What you will do - Starting with the first line and going on through the line with "series? Na tablicy", write those lines out again with "slide" changed to "page" and nothing else altered.

[Chart comprehension data]

◆ ◆ ◆

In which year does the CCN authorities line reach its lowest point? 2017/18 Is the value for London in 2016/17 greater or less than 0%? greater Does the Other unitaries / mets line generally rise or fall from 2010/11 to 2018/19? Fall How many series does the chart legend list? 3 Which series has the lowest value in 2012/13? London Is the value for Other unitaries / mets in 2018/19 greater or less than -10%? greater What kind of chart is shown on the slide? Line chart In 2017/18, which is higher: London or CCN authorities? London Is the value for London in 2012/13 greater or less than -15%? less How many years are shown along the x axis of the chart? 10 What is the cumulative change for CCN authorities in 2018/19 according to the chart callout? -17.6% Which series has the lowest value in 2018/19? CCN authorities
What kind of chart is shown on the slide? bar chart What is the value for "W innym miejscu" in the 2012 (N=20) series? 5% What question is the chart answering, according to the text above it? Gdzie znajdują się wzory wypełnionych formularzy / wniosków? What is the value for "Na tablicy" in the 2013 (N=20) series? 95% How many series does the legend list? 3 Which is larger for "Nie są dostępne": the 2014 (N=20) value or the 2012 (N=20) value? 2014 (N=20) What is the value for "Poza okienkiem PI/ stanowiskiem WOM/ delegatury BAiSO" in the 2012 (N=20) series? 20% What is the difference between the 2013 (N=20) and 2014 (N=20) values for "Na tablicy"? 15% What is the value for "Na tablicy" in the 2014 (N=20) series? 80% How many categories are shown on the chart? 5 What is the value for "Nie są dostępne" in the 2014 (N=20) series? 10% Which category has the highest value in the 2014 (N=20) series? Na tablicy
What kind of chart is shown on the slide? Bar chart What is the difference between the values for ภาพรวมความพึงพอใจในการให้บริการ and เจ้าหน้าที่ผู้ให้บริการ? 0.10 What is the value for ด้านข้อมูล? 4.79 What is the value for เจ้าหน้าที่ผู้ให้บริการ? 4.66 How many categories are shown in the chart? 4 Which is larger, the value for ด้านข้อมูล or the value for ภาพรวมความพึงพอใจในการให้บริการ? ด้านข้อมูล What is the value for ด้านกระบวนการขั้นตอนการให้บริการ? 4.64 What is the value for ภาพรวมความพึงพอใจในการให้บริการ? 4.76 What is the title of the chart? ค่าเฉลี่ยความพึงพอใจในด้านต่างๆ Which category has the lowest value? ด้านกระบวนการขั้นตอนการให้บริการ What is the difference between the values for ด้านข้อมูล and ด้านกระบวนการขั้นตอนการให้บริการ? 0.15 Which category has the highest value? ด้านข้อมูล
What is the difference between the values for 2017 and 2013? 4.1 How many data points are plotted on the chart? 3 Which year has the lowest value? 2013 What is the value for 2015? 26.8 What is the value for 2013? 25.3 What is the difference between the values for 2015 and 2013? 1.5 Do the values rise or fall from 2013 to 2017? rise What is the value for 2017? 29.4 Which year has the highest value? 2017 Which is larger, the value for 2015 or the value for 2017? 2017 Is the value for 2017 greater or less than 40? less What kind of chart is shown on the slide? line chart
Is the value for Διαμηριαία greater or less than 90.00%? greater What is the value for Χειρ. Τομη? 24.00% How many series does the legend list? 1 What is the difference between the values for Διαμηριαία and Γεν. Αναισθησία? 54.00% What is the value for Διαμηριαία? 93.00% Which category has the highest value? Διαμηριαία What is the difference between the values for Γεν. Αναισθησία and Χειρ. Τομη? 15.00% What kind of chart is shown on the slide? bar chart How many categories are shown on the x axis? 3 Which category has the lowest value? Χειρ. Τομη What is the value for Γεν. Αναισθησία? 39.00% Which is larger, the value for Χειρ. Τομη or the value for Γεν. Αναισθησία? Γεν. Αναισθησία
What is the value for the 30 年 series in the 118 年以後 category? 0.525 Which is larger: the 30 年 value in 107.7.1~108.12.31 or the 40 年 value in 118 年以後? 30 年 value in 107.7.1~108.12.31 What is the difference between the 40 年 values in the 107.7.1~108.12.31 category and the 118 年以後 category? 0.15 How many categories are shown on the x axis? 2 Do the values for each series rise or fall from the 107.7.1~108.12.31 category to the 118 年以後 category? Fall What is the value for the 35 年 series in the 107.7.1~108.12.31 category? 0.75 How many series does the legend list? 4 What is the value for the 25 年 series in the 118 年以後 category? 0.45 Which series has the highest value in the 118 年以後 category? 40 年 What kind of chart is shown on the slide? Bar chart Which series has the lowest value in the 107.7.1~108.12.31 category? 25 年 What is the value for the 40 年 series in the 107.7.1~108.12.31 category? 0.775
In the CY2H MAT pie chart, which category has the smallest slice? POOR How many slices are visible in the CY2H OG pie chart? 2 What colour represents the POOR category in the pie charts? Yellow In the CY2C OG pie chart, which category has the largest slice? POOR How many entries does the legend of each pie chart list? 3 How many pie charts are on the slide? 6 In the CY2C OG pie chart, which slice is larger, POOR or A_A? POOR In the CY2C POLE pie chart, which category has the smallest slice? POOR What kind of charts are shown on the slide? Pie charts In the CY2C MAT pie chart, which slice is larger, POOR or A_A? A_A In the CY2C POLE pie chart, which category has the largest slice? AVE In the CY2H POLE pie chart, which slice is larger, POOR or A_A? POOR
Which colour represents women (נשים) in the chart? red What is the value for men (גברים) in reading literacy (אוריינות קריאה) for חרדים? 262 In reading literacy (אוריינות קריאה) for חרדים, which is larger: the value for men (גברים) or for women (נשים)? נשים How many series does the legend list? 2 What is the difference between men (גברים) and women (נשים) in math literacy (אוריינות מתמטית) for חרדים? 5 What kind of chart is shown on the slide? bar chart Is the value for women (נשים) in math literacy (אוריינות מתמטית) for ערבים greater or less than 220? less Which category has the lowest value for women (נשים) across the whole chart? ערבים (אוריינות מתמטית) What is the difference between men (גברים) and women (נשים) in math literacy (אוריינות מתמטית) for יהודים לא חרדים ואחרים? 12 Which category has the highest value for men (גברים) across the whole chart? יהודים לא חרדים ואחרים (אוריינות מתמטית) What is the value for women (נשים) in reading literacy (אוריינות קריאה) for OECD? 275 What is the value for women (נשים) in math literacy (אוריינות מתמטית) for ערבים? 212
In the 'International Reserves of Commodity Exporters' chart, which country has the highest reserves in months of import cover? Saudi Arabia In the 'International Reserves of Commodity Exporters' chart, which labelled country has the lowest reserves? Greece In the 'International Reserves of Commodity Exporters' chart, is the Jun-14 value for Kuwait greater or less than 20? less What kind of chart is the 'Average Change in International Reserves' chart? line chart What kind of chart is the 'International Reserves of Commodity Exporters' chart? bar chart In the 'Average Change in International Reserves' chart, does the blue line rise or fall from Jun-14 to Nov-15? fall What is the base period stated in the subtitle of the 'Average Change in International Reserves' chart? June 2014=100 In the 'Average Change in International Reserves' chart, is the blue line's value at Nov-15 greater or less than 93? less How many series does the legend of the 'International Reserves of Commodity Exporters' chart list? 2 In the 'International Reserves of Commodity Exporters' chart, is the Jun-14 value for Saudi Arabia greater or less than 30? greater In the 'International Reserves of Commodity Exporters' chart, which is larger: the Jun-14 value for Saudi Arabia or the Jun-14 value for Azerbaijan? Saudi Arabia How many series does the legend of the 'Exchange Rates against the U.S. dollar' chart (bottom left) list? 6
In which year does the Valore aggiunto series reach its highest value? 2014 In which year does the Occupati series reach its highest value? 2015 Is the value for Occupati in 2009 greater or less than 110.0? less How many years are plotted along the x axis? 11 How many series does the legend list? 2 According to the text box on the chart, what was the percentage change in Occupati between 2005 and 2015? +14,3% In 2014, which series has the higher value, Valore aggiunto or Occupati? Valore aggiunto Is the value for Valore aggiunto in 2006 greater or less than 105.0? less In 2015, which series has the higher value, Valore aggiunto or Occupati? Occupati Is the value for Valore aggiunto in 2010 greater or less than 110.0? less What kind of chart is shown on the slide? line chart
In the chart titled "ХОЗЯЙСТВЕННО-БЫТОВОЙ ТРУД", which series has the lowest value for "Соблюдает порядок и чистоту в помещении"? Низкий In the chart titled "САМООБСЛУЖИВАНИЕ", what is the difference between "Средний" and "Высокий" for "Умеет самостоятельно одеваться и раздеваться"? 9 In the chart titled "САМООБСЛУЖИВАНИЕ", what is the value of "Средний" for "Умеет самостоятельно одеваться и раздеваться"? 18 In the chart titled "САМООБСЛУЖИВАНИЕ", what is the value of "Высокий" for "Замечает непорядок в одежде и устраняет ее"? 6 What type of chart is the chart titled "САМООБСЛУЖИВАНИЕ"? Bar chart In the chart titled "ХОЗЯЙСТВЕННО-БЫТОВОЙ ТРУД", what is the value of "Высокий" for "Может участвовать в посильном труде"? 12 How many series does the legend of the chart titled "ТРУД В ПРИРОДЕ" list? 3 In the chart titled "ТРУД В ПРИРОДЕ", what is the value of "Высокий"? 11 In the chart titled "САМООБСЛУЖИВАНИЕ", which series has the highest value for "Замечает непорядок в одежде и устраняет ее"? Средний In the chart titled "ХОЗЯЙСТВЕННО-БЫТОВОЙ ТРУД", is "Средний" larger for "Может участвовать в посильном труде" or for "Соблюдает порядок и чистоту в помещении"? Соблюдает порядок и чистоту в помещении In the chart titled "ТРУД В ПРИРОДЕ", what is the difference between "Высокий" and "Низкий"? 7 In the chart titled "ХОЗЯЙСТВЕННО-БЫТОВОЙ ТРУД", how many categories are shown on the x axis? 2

◆ ◆ ◆

Answer to this task -
In which year does the CCN authorities line reach its lowest point? 2017/18 Is the value for London in 2016/17 greater or less than 0%? greater Does the Other unitaries / mets line generally rise or fall from 2010/11 to 2018/19? Fall How many series does the chart legend list? 3 Which series has the lowest value in 2012/13? London Is the value for Other unitaries / mets in 2018/19 greater or less than -10%? greater What kind of chart is shown on the page? Line chart In 2017/18, which is higher: London or CCN authorities? London Is the value for London in 2012/13 greater or less than -15%? less How many years are shown along the x axis of the chart? 10 What is the cumulative change for CCN authorities in 2018/19 according to the chart callout? -17.6% Which series has the lowest value in 2018/19? CCN authorities
What kind of chart is shown on the page? bar chart What is the value for "W innym miejscu" in the 2012 (N=20) series? 5% What question is the chart answering, according to the text above it? Gdzie znajdują się wzory wypełnionych formularzy / wniosków? What is the value for "Na tablicy" in the 2013 (N=20) series? 95% How many series does the legend list? 3 Which is larger for "Nie są dostępne": the 2014 (N=20) value or the 2012 (N=20) value? 2014 (N=20) What is the value for "Poza okienkiem PI/ stanowiskiem WOM/ delegatury BAiSO" in the 2012 (N=20) series? 20% What is the difference between the 2013 (N=20) and 2014 (N=20) values for "Na tablicy"? 15% What is the value for "Na tablicy" in the 2014 (N=20) series? 80% How many categories are shown on the chart? 5 What is the value for "Nie są dostępne" in the 2014 (N=20) series? 10% Which category has the highest value in the 2014 (N=20) series? Na tablicy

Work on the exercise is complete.